- Born: January 11, 1890 Shinzhiye, Russian Empire
- Died: September 7, 1936 (aged 46) Maykop, Soviet Union
- Writing career
- Period: 1913 - 1936
- Subjects: Drama, fable

= Ibrahim Tsey =

Ibrahim Salehovich Tsey (Цэй Ибрахьим), is a Circassian writer, especially known for his dramatic works. He is considered one of the pioneers of Western Circassian literature.

== Biography ==
He was born on January 11, 1890, in the village of Shinzhiye (Щынджые), present-day Republic of Adygea, into a wealthy family. The family also owned a house in Yekaterinodar. He received private tutoring in the city, where he was educated. In addition to his native Adyghe, he learned Russian, Ukrainian, Tatar, and Turkish. After passing his exams, he began his education in Yekaterinodar but soon had to leave school. During this period, he became a member of the Social Democratic Party.

In 1913, his articles "The Main Enemy – Ignorance", "Unfortunately, He Is Also an Intellectual" (Арыгущи интеллигент), and "Scenes from the Lives of North Caucasian Muslims" were published in Musul’manskaya Gazeta in St. Petersburg. His writings "What Is to Be Done?", "Pitch Darkness" (ШIункIы), and "The Abandoned" (Iахьынчъэхэр) were published in Maykopskoye Ekho between 1912 and 1916.

In 1914, his article "The Automobile", published in Musul’manskaya Gazeta, led to the confiscation of that issue and a fine of 300 rubles for the newspaper. The article criticized the attitudes of Adyghe nobles toward Russian officials.

With the October Revolution of 1917, he began his administrative career in his village. Eventually, he became one of the founders of the Mountain Peoples (Adyghe and other locals) Section of the Kuban-Black Sea Oblast Revolutionary Committee and served as its secretary.

During this period, he wrote and published the short stories "The Lonely Man" (шъхьэзакъу) and "Fatma’s Joy" in three languages: Adyghe, Russian, and Ukrainian. He also placed great emphasis on playwriting and theater. He wrote 12 dramatic works, several one-act plays, and adaptations.

In 1933, he opened the Adyghe Theatre School and became the school's director and teacher. He wrote plays, trained many students and took part in plays himself.
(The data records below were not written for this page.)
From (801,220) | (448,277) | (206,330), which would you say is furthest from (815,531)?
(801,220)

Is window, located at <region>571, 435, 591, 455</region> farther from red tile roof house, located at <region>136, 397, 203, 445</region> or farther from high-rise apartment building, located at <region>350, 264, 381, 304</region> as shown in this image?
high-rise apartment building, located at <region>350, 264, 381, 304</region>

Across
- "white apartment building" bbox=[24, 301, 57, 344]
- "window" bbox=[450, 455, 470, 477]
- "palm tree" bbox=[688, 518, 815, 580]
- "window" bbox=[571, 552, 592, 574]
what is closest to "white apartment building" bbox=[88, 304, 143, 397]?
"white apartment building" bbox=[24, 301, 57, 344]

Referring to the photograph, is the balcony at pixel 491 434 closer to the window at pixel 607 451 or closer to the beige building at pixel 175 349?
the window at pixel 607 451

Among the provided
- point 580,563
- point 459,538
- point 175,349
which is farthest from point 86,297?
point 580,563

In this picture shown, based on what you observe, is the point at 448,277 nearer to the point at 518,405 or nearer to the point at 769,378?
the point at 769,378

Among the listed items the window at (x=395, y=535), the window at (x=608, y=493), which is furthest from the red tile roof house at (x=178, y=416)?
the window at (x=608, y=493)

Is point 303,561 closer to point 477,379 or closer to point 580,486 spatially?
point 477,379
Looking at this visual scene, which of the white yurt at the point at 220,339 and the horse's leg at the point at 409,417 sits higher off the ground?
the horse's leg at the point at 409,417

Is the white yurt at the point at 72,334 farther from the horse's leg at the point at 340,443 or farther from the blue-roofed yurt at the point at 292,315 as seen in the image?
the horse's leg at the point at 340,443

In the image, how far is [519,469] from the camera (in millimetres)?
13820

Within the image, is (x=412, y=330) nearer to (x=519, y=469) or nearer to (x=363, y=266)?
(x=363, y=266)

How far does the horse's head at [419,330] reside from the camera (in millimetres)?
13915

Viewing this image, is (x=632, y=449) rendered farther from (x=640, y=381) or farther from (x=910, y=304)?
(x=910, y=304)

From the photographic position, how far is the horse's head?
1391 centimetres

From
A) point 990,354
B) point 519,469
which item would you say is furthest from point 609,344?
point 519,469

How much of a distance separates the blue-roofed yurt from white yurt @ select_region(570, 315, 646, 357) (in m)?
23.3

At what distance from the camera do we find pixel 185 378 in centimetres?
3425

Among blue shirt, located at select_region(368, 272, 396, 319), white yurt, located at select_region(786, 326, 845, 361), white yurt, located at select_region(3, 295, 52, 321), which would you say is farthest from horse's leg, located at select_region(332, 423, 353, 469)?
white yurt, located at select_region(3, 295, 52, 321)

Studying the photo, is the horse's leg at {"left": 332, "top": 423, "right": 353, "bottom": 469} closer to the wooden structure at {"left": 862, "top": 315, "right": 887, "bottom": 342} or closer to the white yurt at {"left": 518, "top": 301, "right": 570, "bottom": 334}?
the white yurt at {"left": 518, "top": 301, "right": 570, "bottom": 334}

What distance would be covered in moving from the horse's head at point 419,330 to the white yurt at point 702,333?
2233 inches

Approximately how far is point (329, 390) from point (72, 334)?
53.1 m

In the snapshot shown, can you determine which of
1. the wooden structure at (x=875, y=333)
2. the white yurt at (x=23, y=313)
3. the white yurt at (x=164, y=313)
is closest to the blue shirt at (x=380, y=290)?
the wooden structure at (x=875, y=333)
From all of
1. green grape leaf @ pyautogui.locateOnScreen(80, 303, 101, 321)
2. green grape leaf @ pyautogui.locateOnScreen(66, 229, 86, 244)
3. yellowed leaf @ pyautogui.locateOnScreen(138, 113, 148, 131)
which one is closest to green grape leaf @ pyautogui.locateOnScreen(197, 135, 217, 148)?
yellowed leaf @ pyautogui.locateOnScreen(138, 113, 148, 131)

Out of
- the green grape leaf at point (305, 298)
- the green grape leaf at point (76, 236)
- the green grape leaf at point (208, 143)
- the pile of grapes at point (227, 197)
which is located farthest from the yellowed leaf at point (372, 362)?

Ibrahim Tsey compiled and transcribed many folk tales. For example, his drama "Koch'as" (Къок1ас), the long story "The Lonely Man" (Шъхьэзакъу), and the poeticized folktale "The Rabbit’s Funeral Feast" (ТхьакIумкIахьым ихьадэIус) were all based on folklore. Additionally, his poems "Our Homeland" (Тихэгъэгу), "March of the Adyghe Oblast", and "The October Revolution and the Poor Adyghe Son" were also published.

Tsey explored the theme of the Circassian exile through the character of Tl'imaf (ЛIымаф) in "The Lonely Man", in his novel "Hantsık'u-Hace" (ХьанцIыкIу-Хьаджэ), and in his 1928 poem "Zhew" (Жъэу).

His fables were compiled under the title "Fables de Tsey İbrahim" (The Fables of İbrahim Tsey) and were published in Paris in 1939.

As the founder of Adyghe theater and the first Adyghe-language playwright, the Adyghe National Theater in Maykop was named "Ibrahim Tsey Adyghe National Theater."

== Death ==
Ibrahim Tsey died in Maykop on September 7, 1936. According to his will, he was buried in his village.